> [Supplied passage]:

= = = = =

Skip to content

Threat model

Implemented

Source: doc/governance/Security_Threat_Model.md · doc/architecture/Threat_Model.md · doc/governance/Abuse_Case_Catalog.md

STRIDE-aligned baseline plus the platform-specific threat surfaces that fall out of GPUaaS's actual architecture (tenant VMs, ledger, mTLS fleet, payment webhook).

STRIDE at a glance

mindmap
  root((STRIDE))
    Spoofing
      Token theft / session replay
      Bootstrap-token reuse
      Webhook forgery
      Bound mTLS identity
    Tampering
      Ledger record modification
      Audit log mutation
      Outbox row tampering
      Cross-tenant slot metadata edit
    Repudiation
      Admin denial of action
      Audit immutability
      Signed task params
    Information Disclosure
      Token / SSH key in logs
      Cross-tenant data leak via reused storage
      Stale DNS / mTLS cert reveal
      Metrics leakage across slices
    Denial of Service
      API abuse
      WS connection flood
      Slot exhaustion by single tenant
      DLQ poison-pill spam
    Elevation of Privilege
      Bypass tenant/role checks
      MIG-mode escape (deferred)
      Outbox-publish from handler
      ssh_authorized_keys overwrite

Threat × control × verification matrix

Threat Layer Primary control Verified by
Token theft / replay Edge Short-lived JWT (5-min JWKS refresh), refresh token rotation AT-001, AT-002
Webhook signature forgery API Stripe signature on raw body before parse AT-053
Webhook replay Worker Dedupe at payment_webhook_events.event_id PK AT-052
Privilege escalation API realm_access.roles check on admin routes + scope-aware authz AT-003
Multi-tenant data leak DB org_id scoping in queries; per-service DB credentials Authz SLO tests, integration
Secret in logs Code middleware.Sanitize blocklist + CI gate observability_trace_gate.sh
Audit tampering DB audit_logs immutable; allowlisted metadata jsonb AT-083, integration
Storage namespace breakout Code Path-safety enforcement in storagepath AT-061
Rate-limit bypass Edge Redis token bucket; standard Retry-After headers AT-070, AT-071, AT-072
WS auth in URL Code Sec-WebSocket-Protocol only; no ?token= Code review + grep gate
Provisioning task spoof Fleet mTLS + signed task params; identity-bound claim (post-RCA) RCA 2026-03 fix
Allocation FSM bypass Code Workflow-controlled transitions only (Temporal) Coding_Standards.md §Security
MIG escape (when added) Hardware Reserved as future capacity_shape, gated DESIGNED, not exposed
Slot metadata edit DB Admin-only routes; audit on every change audit_mandatory_guard.sh

Spoofing in depth

sequenceDiagram
    autonumber
    participant ATT as Attacker
    participant LB as Edge / WAF
    participant API as cmd/api
    participant KC as Keycloak
    participant J as JWKS cache

    Note over ATT: stolen access_token, expires in <5 min
    ATT->>LB: Bearer <stolen>
    LB->>API: forward
    API->>J: validate sig (cached JWKS)

= = = = =

> [Written exercise]:
Answer these from the threat model page:
(a) Which Elevation of Privilege item in the STRIDE mindmap is marked as deferred?
(b) In the matrix, what primary control is listed for webhook replay?
(c) In the spoofing sequence, which participant receives the attacker's "Bearer <stolen>"?
The data that comes next has no connection to the threat model page.

= = = = =

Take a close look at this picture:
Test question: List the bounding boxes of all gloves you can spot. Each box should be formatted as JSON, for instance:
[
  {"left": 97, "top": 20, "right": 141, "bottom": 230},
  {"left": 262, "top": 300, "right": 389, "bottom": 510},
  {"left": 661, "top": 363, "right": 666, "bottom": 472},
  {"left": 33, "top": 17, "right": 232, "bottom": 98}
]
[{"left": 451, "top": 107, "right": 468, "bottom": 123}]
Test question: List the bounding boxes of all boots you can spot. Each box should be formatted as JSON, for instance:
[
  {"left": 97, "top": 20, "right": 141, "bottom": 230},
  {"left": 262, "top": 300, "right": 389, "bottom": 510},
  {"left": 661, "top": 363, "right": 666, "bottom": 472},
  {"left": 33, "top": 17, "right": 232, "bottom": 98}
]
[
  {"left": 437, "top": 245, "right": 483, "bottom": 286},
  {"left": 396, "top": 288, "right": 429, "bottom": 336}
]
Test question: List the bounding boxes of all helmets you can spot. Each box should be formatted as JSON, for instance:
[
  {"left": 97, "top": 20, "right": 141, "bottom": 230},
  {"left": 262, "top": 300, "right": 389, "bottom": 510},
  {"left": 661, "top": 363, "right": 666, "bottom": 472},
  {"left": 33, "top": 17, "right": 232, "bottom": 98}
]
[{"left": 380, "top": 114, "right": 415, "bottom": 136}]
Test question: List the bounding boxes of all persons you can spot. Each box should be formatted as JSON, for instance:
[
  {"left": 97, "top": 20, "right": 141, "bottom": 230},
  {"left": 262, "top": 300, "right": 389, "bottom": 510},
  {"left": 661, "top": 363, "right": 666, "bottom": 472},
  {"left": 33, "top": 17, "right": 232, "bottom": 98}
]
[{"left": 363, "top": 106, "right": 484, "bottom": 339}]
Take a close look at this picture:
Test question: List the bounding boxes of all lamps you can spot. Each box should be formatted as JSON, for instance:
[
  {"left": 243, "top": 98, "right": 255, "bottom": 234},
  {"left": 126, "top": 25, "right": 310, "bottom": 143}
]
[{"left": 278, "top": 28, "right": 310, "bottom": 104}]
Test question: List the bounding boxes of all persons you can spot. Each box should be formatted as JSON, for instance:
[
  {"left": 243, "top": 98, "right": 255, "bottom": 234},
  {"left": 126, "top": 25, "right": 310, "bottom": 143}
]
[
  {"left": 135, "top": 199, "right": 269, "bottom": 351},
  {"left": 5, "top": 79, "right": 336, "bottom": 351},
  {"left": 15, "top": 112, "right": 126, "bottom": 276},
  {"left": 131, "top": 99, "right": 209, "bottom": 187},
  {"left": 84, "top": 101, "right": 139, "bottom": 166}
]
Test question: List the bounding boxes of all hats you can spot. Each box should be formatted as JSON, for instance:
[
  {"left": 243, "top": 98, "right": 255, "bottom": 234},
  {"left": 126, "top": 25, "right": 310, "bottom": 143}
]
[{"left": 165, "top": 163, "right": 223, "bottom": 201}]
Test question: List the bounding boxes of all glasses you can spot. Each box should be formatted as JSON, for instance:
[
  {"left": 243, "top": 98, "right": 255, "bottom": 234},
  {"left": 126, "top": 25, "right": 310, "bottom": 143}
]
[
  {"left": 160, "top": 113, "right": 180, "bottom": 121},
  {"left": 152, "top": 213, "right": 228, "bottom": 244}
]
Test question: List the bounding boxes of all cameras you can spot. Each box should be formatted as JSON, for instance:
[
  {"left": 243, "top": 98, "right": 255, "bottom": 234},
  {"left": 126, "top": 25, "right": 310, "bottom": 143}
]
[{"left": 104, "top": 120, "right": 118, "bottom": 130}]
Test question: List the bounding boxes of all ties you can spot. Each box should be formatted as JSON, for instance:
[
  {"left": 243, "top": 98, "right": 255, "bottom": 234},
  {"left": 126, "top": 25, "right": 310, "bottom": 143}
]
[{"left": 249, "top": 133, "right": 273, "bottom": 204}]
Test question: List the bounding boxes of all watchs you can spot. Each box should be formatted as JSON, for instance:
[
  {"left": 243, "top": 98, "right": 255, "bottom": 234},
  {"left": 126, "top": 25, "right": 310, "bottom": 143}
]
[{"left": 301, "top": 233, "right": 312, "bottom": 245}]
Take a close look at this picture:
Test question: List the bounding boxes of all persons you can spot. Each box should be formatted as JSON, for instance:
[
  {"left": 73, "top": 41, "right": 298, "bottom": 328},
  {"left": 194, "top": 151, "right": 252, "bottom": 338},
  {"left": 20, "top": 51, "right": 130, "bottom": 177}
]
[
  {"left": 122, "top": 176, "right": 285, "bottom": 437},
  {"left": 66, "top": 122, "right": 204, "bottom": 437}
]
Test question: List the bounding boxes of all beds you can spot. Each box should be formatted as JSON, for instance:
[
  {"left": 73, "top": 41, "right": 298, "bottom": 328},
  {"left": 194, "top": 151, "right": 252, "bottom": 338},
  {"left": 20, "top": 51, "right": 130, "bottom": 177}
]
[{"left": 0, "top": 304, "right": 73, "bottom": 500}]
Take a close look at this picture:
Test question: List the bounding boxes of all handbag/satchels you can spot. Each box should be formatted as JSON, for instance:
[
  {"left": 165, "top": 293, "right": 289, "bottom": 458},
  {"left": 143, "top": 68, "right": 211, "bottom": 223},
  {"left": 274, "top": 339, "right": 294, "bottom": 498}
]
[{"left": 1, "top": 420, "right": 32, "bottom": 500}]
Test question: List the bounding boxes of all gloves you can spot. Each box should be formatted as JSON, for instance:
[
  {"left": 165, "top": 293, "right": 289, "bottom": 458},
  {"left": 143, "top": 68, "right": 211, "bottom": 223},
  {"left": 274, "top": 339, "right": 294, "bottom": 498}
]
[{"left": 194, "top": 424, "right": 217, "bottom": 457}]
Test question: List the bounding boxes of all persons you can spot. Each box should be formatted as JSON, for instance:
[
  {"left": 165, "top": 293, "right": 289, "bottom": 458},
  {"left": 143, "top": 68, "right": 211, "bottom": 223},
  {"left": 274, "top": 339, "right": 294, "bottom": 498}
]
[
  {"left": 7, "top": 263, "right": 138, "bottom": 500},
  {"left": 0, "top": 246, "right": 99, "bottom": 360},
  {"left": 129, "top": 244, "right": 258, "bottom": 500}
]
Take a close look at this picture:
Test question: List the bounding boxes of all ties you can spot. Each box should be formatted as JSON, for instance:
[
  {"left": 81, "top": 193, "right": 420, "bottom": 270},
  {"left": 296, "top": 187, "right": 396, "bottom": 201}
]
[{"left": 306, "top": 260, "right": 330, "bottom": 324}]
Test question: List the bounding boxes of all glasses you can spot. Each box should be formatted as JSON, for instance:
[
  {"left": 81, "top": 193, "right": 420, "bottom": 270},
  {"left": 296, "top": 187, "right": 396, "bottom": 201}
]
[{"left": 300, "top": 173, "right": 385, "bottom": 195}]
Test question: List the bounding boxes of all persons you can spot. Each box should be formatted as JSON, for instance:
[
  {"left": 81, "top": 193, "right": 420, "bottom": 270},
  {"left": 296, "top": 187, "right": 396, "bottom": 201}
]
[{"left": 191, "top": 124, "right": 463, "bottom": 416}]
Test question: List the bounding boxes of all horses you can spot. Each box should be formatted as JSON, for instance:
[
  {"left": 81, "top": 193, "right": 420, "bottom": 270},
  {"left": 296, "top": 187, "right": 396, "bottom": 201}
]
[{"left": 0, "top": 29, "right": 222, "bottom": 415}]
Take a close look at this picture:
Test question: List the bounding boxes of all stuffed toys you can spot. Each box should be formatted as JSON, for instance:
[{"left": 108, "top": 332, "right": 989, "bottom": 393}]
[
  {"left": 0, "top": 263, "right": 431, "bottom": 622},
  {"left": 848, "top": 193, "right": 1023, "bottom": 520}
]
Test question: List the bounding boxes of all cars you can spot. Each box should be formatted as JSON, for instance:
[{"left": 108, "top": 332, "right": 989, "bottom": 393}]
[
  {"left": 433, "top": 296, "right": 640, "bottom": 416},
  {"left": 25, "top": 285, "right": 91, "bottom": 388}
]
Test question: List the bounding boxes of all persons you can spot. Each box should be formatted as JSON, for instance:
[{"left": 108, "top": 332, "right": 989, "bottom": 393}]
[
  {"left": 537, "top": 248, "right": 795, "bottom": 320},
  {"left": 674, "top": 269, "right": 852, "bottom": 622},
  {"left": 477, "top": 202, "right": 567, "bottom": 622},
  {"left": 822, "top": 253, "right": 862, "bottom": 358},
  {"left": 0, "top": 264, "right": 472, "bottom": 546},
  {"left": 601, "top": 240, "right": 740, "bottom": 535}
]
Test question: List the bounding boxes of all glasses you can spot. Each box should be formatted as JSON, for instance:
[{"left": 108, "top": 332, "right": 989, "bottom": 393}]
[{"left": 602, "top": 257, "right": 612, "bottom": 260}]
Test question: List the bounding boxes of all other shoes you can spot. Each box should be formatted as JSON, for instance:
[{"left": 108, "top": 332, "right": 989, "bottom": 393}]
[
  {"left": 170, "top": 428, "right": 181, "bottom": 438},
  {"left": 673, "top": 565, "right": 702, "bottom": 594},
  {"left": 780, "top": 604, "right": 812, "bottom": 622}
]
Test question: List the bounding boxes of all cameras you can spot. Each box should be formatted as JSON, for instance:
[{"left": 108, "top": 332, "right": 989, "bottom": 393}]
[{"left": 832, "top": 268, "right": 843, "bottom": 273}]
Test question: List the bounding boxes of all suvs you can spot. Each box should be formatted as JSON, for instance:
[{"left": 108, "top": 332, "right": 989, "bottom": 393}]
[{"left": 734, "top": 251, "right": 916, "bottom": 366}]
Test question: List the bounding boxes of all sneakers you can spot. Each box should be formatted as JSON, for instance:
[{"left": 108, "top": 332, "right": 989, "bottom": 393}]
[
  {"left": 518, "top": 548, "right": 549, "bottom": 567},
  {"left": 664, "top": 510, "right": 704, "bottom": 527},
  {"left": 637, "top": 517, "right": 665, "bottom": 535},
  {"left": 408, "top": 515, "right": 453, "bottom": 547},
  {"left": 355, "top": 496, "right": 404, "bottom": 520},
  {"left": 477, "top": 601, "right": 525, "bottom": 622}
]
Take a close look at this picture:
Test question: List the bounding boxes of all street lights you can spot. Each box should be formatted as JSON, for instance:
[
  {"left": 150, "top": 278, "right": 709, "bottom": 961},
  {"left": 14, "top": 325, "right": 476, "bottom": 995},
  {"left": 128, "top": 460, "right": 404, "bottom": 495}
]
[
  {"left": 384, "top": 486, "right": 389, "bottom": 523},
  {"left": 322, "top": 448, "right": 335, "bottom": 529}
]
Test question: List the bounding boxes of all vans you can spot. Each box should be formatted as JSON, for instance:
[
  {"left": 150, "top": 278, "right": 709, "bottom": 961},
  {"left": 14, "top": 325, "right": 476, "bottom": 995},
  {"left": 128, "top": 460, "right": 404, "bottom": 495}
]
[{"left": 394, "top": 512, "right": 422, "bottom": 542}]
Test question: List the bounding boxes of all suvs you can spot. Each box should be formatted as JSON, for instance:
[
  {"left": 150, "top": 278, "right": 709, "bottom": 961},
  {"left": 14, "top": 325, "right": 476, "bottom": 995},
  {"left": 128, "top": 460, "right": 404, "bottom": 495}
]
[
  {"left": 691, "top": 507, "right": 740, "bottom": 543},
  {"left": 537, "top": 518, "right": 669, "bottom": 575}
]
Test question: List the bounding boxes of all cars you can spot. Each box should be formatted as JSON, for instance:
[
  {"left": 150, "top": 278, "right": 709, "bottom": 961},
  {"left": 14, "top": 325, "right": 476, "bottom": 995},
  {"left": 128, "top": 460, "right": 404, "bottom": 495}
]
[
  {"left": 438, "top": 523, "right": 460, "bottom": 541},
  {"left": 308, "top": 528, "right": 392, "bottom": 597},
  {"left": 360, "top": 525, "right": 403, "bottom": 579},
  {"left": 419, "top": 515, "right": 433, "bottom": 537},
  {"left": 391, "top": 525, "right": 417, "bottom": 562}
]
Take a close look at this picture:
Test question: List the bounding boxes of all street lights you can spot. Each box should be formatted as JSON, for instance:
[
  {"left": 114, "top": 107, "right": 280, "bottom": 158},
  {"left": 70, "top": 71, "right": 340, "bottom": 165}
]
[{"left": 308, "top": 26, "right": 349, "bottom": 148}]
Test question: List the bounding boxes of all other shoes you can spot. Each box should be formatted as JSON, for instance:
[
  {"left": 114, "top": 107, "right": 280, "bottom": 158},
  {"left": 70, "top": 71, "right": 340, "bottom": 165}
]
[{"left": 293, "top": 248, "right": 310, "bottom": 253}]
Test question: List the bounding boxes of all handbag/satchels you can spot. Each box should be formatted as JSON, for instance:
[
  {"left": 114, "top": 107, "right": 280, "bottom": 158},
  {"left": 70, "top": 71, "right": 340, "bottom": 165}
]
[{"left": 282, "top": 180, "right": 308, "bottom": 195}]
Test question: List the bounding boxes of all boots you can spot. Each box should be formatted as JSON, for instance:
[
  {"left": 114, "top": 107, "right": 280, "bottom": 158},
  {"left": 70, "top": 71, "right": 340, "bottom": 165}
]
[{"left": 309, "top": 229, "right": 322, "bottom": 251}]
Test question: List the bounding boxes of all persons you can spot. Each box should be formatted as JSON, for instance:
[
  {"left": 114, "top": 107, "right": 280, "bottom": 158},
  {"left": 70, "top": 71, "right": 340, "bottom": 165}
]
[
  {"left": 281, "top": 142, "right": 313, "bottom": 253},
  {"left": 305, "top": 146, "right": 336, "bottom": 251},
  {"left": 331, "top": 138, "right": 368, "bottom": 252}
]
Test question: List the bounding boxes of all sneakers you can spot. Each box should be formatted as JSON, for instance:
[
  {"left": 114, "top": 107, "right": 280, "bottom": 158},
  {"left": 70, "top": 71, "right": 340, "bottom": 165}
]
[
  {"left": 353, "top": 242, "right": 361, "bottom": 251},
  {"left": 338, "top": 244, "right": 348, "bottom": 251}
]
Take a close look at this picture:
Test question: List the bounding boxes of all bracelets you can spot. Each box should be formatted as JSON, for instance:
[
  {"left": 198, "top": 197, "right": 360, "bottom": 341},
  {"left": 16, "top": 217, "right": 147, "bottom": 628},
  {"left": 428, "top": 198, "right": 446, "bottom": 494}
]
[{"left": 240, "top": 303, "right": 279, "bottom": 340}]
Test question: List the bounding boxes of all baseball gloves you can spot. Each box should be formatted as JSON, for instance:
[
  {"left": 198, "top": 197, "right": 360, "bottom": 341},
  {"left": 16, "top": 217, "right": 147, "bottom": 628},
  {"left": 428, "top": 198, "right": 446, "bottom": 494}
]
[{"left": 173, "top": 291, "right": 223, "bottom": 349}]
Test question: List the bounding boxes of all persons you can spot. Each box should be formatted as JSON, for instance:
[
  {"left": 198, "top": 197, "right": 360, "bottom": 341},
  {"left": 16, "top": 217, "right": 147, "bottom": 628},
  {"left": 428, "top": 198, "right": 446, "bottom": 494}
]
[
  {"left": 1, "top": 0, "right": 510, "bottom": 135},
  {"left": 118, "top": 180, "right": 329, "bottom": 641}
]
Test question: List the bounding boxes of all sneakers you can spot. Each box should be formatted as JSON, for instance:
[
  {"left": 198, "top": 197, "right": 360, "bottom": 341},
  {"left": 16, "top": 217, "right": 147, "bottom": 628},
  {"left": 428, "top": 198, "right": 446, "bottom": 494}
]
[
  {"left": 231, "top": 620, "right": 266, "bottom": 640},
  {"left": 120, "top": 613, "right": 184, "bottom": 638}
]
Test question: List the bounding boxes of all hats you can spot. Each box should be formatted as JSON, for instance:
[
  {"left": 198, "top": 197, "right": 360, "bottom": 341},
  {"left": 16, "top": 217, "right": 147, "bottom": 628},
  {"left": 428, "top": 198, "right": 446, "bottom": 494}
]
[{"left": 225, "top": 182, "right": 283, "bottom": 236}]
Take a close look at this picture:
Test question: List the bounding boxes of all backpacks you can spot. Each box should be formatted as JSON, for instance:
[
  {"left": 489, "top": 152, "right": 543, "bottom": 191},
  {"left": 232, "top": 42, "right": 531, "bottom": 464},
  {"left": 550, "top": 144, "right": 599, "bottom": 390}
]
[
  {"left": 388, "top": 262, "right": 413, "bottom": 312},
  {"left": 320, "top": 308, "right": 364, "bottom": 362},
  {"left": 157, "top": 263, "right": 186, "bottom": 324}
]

= = = = =

> [Exercise output]:
(a) MIG-mode escape
(b) Dedupe at payment_webhook_events.event_id PK
(c) Edge / WAF